Datuk Michael Yam ... ‘The property market is still lukewarm.’
Real Estate and Housing Developers’ Association (Rehda) president Datuk Michael Yam said the capping of loans to 80% for the third and subsequent purchase would probably not discourage the wealthy from speculating because they could afford the 20% deposit.
“Investors would pull back on purchases after the third unit because of the higher deposit requirement. The impact of this is probably 10%-20% of the upmarket segment. Overall, the effect of the cap is minimal as the presence of speculators is small,” he said.
Prime Minister Datuk Seri Najib Tun Razak said on Tuesday that Bank Negara might impose a limit on financing for subsequent purchases after the second property while first time buyers can borrow up to 90%.
The property market has come under speculative pressure the past 12 months with double-digit rise in prices in some locations. Despite concerns that a bubble may be forming, Yam said “the property market is still lukewarm.” The number of launches by developers has also increased compared with last year, with developers offering 10/90 schemes or variants of it.
Yam, who is also managing director of property consultancy Impetus Partnership, said investors may purchase that third property, but nothing additional due to the deposit. “Those who buy for the next generation would buy it sooner if they see a capital upside as well.” Yam said the 20/80 move would have little impact on the secondary market.
“There are usually lower margins for secondary housing,” he said. He said the move needed to be further studied and evaluated in order not to dampen the activities of serious investors.
“At the moment, the property market is still lukewarm due to lower rental yields and capital appreciation compared to neighbouring countries. Placing such a restriction may take Malaysian property off the radar of foreign investors. As it is, the Government has already re-implemented real property gains tax (RPGT) and raised interest rates. Further restrictions may not bode well for Malaysian property.”

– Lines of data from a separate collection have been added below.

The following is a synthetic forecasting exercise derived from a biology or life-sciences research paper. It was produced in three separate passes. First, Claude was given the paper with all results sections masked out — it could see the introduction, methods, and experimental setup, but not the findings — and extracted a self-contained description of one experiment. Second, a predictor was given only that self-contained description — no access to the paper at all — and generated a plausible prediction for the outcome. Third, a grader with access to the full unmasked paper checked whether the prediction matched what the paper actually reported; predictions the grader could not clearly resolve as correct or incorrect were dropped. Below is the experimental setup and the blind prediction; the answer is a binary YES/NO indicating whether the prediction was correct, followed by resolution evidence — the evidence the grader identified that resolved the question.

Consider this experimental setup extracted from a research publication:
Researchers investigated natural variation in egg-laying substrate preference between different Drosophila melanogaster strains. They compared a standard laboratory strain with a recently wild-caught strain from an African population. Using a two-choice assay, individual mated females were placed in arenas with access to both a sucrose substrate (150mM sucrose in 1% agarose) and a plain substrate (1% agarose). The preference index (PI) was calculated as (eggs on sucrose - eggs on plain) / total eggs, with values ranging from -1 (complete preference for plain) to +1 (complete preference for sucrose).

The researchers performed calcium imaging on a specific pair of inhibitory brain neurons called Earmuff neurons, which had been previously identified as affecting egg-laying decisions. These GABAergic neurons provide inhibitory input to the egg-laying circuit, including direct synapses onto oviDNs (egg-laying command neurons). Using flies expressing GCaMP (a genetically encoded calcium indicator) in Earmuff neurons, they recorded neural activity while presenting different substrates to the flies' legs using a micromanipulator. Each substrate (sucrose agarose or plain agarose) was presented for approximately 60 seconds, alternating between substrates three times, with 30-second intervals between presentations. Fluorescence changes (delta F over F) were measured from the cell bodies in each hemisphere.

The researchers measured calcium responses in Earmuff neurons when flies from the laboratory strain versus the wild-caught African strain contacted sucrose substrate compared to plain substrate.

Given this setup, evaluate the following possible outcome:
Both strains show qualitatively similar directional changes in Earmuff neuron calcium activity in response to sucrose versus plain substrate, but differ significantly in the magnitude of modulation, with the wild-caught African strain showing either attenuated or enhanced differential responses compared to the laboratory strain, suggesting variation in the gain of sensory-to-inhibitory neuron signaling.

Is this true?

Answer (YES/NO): YES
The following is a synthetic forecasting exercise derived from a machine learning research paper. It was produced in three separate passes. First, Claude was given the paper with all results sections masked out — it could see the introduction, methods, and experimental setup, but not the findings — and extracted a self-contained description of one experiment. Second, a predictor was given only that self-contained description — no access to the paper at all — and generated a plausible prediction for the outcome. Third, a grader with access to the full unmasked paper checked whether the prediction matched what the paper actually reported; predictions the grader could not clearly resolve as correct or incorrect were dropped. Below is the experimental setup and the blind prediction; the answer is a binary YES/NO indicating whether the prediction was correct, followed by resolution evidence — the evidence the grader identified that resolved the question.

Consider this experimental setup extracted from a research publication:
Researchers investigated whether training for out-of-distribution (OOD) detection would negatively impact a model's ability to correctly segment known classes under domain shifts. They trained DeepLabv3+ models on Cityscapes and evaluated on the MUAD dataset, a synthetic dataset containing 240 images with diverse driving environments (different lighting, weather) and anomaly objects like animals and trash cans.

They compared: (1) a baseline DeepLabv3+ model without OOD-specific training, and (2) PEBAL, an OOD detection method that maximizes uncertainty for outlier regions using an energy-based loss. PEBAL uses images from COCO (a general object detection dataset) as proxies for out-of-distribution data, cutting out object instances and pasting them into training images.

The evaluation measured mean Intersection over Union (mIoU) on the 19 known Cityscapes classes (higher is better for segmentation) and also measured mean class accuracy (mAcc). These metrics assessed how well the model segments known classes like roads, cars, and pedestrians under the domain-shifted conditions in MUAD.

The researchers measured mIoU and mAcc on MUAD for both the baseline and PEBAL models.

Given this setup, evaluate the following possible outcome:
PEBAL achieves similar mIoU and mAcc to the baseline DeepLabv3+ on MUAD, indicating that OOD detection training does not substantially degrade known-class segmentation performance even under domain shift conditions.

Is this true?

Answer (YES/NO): NO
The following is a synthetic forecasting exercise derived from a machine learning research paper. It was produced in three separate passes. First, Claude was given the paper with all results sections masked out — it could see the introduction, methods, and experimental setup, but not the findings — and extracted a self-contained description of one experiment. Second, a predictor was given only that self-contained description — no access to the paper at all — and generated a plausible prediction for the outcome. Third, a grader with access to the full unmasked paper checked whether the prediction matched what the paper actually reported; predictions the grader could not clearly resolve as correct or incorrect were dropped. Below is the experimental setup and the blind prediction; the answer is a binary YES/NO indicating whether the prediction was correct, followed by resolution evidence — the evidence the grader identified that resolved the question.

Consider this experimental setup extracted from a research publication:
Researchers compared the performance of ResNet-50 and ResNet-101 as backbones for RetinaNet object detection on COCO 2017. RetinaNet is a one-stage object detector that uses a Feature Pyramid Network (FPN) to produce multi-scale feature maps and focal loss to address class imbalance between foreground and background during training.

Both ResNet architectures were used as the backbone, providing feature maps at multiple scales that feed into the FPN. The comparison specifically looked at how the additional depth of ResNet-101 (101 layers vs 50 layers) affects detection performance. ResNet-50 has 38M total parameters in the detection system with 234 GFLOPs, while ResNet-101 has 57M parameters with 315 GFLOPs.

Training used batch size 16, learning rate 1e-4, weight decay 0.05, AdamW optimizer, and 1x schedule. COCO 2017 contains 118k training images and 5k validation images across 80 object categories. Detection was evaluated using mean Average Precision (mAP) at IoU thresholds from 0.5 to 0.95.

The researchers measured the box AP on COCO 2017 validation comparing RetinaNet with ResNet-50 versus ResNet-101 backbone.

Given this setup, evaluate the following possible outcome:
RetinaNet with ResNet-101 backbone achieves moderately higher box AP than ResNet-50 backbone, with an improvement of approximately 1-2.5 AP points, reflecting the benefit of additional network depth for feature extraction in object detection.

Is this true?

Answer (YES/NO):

He said loan capping and other measures introduced in Singapore had not really slowed the property transactions in Singapore. This proved that it was ultimately market forces that decided what was best, he added.
Managing director of The Metro Kajang Group, Datuk Eddy Chen, said the move would have little effect on landed units. “It is fine to have a pool of properties for rental income. I don’t think there are many people who are buying to flip (to resell when the project is completed). There is always the 5% RPGT as a deterrent,” he said.

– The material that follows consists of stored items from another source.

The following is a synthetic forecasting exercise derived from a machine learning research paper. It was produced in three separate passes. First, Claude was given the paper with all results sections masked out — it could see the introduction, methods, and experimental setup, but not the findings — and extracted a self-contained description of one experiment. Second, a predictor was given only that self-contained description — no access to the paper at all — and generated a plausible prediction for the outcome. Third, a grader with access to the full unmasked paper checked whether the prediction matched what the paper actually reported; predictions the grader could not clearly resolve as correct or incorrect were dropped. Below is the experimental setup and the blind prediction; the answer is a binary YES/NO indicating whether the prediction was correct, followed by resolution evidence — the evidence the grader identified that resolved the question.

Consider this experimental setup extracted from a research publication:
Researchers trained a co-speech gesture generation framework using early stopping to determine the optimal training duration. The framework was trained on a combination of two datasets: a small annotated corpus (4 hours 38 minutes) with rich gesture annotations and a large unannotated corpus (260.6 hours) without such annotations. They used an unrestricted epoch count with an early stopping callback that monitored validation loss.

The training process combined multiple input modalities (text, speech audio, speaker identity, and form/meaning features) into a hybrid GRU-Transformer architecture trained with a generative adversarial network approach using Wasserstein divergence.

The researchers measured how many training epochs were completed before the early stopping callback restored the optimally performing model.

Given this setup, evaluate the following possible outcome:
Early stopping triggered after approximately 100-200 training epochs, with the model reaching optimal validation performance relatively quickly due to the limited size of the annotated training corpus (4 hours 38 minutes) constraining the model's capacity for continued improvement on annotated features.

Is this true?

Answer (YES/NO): YES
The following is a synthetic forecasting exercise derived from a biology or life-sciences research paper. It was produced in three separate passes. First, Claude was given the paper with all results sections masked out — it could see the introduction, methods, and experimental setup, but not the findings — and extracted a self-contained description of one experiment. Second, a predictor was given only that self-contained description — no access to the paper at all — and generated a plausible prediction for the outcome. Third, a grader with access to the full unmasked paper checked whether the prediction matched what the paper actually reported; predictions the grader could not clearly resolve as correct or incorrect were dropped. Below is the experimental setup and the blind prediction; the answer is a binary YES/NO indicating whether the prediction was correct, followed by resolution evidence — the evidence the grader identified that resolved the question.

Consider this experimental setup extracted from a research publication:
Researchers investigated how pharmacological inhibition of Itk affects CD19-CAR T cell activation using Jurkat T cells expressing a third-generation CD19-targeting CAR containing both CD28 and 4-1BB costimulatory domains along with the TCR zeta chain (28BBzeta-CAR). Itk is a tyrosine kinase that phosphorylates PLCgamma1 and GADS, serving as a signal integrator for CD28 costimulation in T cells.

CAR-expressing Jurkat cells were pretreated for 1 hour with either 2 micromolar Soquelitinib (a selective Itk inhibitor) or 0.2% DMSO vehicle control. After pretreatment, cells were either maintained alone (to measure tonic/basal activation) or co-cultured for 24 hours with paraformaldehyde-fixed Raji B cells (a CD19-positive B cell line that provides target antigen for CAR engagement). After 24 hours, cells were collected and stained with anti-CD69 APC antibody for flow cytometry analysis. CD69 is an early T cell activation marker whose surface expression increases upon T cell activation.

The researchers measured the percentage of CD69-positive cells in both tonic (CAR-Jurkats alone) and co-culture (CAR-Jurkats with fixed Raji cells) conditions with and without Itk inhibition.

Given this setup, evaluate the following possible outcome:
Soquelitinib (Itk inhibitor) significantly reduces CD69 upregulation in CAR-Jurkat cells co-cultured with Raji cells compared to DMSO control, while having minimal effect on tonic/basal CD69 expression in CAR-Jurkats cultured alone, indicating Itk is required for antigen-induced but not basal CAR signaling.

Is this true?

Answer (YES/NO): NO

He said the 20/80 move would not affect landed units. The company launched 260 double-storey terrace and semi-detached houses last week in Semenyih, Selangor.
Mah Sing’s group managing director cum group chief executive Tan Sri Leong Hoy Kum said the proposal should not affect market sentiment.
“Property has long been viewed as a preferred vehicle to hedge against long-term inflationary pressure,” Leong said.
“The banks have in place stringent processes as well as check and balance in their loan approval process. These should be good enough to ensure the quality of loans in the market and market forces should be allowed to prevail.”
A source from a housing developer has a different view.He said that nine out of 10 buyers opt for the 10/90 scheme whether they were buying to stay or investing.
“If there is a 20% downpayment requirement for non-first time buyers, at least 30% of sales will be affected,” he said.
Should this move be implemented, he said Malaysia would be joining the ranks of Hong Kong and Singapore to curb property speculation.
Hong Kong requires buyers to have a downpayment of between 50% to 60%.
Singapore requires 70% to 80%.
Property consultancy Rahim & Co said government intervention was only warranted if there was overwhelming evidence of excessive speculative activity.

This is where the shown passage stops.